Dağa çıkışlar tırmanmış
HDP’ye yakın olmayan, Ak Partili ya da sosyal demokrat olup kendini bu gün partisiz olarak tanıtanlar 90’lardaki JİTEM’in yerini bu gün PKK’nın aldığını söylüyorlar. Çözüm sürecinde meydanın PKK’ya çok boş bırakıldığından, bölgede vatandaşın sığınacağı hiçbir merci olmadığı için PKK’ya karşı çıkılamadığından bahsediyorlar.
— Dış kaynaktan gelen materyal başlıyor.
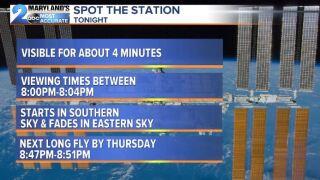 Spot The Station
Mesela örgüt Cudi Dağı eteklerine kendi şehitliğini yapmış, HDP de 23 Nisan’da öğrencileri toplayıp bu şehitliğe götürüyor, adeta dağa çıkmanın propagandasını yapıyormuş.
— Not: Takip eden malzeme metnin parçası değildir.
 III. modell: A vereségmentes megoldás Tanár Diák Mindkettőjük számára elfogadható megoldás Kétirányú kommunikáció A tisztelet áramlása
Dağ demişken... Kim olursa olsun, herkesin doğruladığı bir şey var: Son dönemde dağa çıkışlar tırmanmış. Savaş dönemlerinde bile bu kadar değildi, diyor konuştuklarımdan biri. Peki ama neden? Bir kesime göre PKK ve HDP cephesinin barış değil, savaş istediğini gösteriyor bu durum. Öcalan’ın her aileden bir kişi ya dağda, ya cezaevinde ya da şehit olursa Kürtler hep kontrolümüzde olur, sözünü anlatıyorlar. HDP cephesine göre ise temel sebep Cumhurbaşkanı’nın Kobani söylemi ve KCK davaları adı altında yapılan cadı avı. Zaten konuştuğum HDP’lilerin birçoğu KCK’dan birkaç yıl yatmış, çıkmış. Diyorlar ki eskiden karakola çağırıp toplarlardı, şimdi KCK adı altında topluyorlar. Biz de cezaevine gireceğimize dağa çıkıyoruz.
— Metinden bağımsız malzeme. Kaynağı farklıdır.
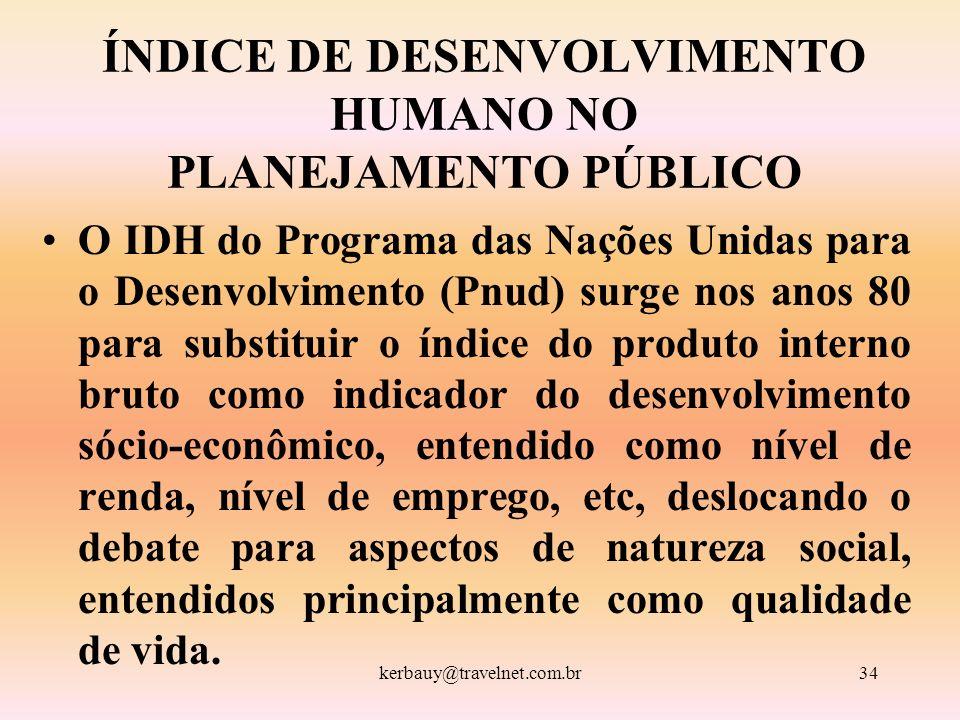 kerbauy@travelnet.com.br34 ÍNDICE DE DESENVOLVIMENTO HUMANO NO PLANEJAMENTO PÚBLICO O IDH do Programa das Nações Unidas para o Desenvolvimento (Pnud)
Doğru, KCK adı altında Kürt siyasi hareketini boğmak için korkunç bir cadı avı yapıldı. Ancak bu cadı avının başmimarı paralel yapı. ‘Neden HDP paralel yapıya karşı sesini çıkarmıyor?’ Bu soru üzerine çok sert bir anti-AKP söylem başlıyor. ‘Biz onlara da karşıyız tabii’ diyorlar ama neden seçim meydanlarında HDP’nin bu konuyla ilgili tek bir kelime etmediğinin net bir yanıtını alamıyorum. Belli ki Ak Parti nefreti her şeyin üzerini örtüyor.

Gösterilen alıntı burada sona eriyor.